## Task statement
Put the records from the line containing "The living room" up to and including the line containing "The kitchen is" into a numbered list, leaving out blank lines and everything else.

## Data shown
═══
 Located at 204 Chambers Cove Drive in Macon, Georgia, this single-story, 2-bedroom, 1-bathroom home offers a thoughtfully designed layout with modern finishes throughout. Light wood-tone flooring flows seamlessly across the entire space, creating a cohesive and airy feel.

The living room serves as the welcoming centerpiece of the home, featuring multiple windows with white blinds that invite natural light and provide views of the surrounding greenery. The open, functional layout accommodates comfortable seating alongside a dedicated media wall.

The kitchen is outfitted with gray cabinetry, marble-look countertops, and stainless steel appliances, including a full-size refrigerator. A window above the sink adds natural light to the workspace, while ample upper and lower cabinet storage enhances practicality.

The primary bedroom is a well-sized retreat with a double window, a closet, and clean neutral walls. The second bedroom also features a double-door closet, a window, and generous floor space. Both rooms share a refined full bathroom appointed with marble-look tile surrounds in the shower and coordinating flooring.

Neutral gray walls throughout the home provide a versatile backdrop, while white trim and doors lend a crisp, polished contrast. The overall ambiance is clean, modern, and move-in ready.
═══
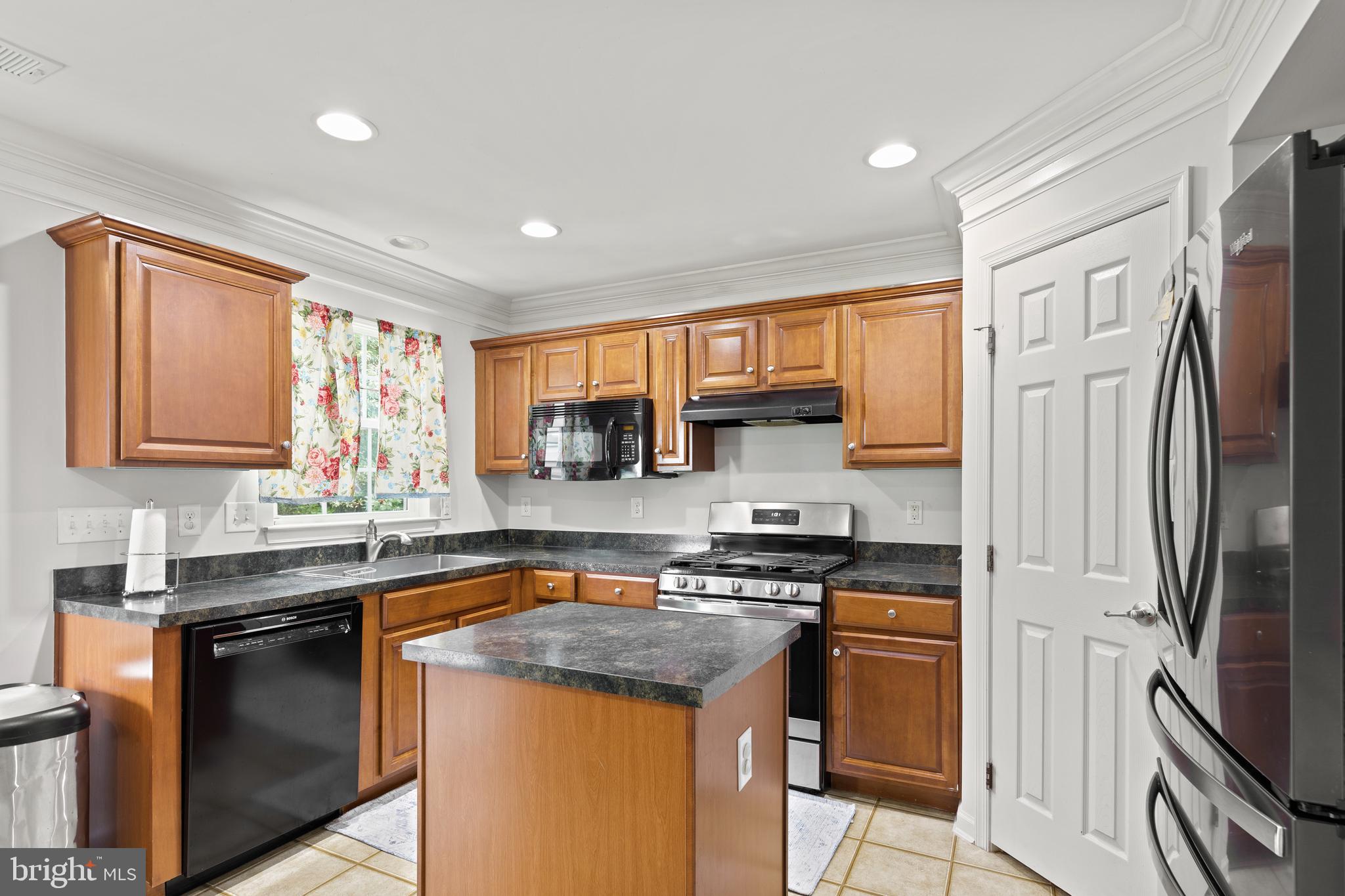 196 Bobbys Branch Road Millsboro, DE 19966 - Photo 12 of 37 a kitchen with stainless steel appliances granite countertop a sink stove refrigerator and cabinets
═══
## Result of this exercise
1. The living room serves as the welcoming centerpiece of the home, featuring multiple windows with white blinds that invite natural light and provide views of the surrounding greenery. The open, functional layout accommodates comfortable seating alongside a dedicated media wall.
2. The kitchen is outfitted with gray cabinetry, marble-look countertops, and stainless steel appliances, including a full-size refrigerator. A window above the sink adds natural light to the workspace, while ample upper and lower cabinet storage enhances practicality.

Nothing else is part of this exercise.